» Work order: Repeat the data precisely as given.

(Dataset entries begins)

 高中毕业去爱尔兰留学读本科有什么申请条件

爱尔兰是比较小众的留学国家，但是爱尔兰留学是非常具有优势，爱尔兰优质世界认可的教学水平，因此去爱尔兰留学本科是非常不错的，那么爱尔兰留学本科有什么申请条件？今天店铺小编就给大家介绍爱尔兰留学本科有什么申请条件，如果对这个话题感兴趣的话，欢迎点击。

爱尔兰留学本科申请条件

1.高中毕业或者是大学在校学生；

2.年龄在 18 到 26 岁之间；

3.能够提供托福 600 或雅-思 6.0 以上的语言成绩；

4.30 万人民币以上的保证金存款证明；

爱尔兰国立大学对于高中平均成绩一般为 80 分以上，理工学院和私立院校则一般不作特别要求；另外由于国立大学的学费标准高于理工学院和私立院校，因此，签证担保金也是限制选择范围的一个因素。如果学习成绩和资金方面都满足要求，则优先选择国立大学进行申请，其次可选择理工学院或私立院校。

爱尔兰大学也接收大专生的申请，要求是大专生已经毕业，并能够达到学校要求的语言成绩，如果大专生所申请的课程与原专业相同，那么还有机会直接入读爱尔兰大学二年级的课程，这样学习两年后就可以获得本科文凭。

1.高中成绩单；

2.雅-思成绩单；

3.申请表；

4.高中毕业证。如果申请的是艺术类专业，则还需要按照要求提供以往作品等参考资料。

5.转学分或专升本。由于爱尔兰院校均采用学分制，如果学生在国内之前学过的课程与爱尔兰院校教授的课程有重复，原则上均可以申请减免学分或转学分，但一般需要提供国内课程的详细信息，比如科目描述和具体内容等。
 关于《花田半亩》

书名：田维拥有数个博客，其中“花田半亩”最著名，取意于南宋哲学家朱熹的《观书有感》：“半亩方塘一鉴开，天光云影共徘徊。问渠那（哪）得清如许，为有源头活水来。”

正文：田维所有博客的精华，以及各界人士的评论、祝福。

(Dataset entries ends)

» Solution to this problem:
 高中毕业去爱尔兰留学读本科有什么申请条件

爱尔兰是比较小众的留学国家，但是爱尔兰留学是非常具有优势，爱尔兰优质世界认可的教学水平，因此去爱尔兰留学本科是非常不错的，那么爱尔兰留学本科有什么申请条件？今天店铺小编就给大家介绍爱尔兰留学本科有什么申请条件，如果对这个话题感兴趣的话，欢迎点击。

爱尔兰留学本科申请条件

1.高中毕业或者是大学在校学生；

2.年龄在 18 到 26 岁之间；

3.能够提供托福 600 或雅-思 6.0 以上的语言成绩；

4.30 万人民币以上的保证金存款证明；

爱尔兰国立大学对于高中平均成绩一般为 80 分以上，理工学院和私立院校则一般不作特别要求；另外由于国立大学的学费标准高于理工学院和私立院校，因此，签证担保金也是限制选择范围的一个因素。如果学习成绩和资金方面都满足要求，则优先选择国立大学进行申请，其次可选择理工学院或私立院校。

爱尔兰大学也接收大专生的申请，要求是大专生已经毕业，并能够达到学校要求的语言成绩，如果大专生所申请的课程与原专业相同，那么还有机会直接入读爱尔兰大学二年级的课程，这样学习两年后就可以获得本科文凭。

1.高中成绩单；

2.雅-思成绩单；

3.申请表；

4.高中毕业证。如果申请的是艺术类专业，则还需要按照要求提供以往作品等参考资料。

5.转学分或专升本。由于爱尔兰院校均采用学分制，如果学生在国内之前学过的课程与爱尔兰院校教授的课程有重复，原则上均可以申请减免学分或转学分，但一般需要提供国内课程的详细信息，比如科目描述和具体内容等。
 关于《花田半亩》

书名：田维拥有数个博客，其中“花田半亩”最著名，取意于南宋哲学家朱熹的《观书有感》：“半亩方塘一鉴开，天光云影共徘徊。问渠那（哪）得清如许，为有源头活水来。”

正文：田维所有博客的精华，以及各界人士的评论、祝福。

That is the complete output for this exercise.